🤖 AI Summary
To address two core challenges in large language model (LLM) safety alignment—insufficient generalization against novel jailbreaking attacks and over-alignment leading to erroneous rejection of benign instructions—this paper proposes a two-stage reasoning-enhanced alignment framework. Methodologically, it couples long-chain reasoning internalization with safety-aware reflection optimization, establishing two paradigms: *Reasoning-style Warmup* and *Safety-oriented Reasoning Process Optimization*, thereby mitigating safety blind spots arising from semantic ambiguity. The approach integrates supervised fine-tuning (SFT), direct preference optimization (DPO), and safety-policy-guided reasoning modeling, augmented by embedding-space semantic analysis.
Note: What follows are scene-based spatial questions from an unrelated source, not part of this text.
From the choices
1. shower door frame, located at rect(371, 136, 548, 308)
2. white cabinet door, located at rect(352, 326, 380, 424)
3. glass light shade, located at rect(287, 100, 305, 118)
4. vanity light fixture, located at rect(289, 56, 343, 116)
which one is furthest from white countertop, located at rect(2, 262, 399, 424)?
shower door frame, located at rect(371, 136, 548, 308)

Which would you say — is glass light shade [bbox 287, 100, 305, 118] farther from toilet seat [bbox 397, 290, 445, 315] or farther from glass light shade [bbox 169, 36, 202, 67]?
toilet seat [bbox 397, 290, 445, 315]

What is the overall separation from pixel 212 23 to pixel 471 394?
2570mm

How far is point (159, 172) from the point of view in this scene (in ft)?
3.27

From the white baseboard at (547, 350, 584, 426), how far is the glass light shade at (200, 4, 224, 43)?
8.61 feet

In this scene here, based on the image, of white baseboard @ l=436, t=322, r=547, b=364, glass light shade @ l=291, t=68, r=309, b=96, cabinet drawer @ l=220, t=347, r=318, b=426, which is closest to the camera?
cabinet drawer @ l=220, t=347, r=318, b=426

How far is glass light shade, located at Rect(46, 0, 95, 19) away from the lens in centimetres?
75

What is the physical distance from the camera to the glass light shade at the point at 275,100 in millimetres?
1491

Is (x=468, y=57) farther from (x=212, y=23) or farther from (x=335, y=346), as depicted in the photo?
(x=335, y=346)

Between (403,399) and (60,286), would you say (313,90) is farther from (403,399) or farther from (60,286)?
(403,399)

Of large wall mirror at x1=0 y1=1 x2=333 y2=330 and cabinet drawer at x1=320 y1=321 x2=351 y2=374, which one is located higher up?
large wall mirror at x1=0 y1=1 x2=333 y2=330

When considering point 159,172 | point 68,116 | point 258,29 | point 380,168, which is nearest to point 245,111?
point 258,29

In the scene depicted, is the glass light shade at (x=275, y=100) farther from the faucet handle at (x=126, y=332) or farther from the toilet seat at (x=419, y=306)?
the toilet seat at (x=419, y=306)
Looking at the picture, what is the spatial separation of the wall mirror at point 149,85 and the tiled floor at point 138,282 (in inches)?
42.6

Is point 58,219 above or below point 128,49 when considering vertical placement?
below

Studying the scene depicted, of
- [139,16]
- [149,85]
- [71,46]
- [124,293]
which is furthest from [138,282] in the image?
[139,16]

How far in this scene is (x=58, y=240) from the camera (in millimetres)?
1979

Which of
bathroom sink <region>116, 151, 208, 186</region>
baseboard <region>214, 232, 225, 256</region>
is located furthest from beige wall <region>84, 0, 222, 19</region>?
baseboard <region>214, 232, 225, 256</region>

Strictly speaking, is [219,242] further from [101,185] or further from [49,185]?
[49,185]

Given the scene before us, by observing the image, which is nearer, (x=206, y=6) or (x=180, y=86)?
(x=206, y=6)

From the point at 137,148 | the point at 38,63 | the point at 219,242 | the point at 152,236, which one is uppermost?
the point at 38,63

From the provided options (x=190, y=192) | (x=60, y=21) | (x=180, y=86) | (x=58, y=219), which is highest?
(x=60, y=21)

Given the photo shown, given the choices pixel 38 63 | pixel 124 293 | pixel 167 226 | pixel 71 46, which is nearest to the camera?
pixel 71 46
Experimental results demonstrate a 12.7% improvement in harmful-input rejection rate and a 23.4% increase in benign-instruction acceptance rate on mainstream jailbreaking benchmarks, significantly outperforming RLHF and DPO baselines.
📝 Abstract
Current safety alignment techniques for large language models (LLMs) face two key challenges: (1) under-generalization, which leaves models vulnerable to novel jailbreak attacks, and (2) over-alignment, which leads to the excessive refusal of benign instructions. Our preliminary investigation reveals semantic overlap between jailbreak/harmful queries and normal prompts in embedding space, suggesting that more effective safety alignment requires a deeper semantic understanding. This motivates us to incorporate safety-policy-driven reasoning into the alignment process. To this end, we propose the Safety-oriented Reasoning Optimization Framework (SaRO), which consists of two stages: (1) Reasoning-style Warmup (RW) that enables LLMs to internalize long-chain reasoning through supervised fine-tuning, and (2) Safety-oriented Reasoning Process Optimization (SRPO) that promotes safety reflection via direct preference optimization (DPO). Extensive experiments demonstrate the superiority of SaRO over traditional alignment methods.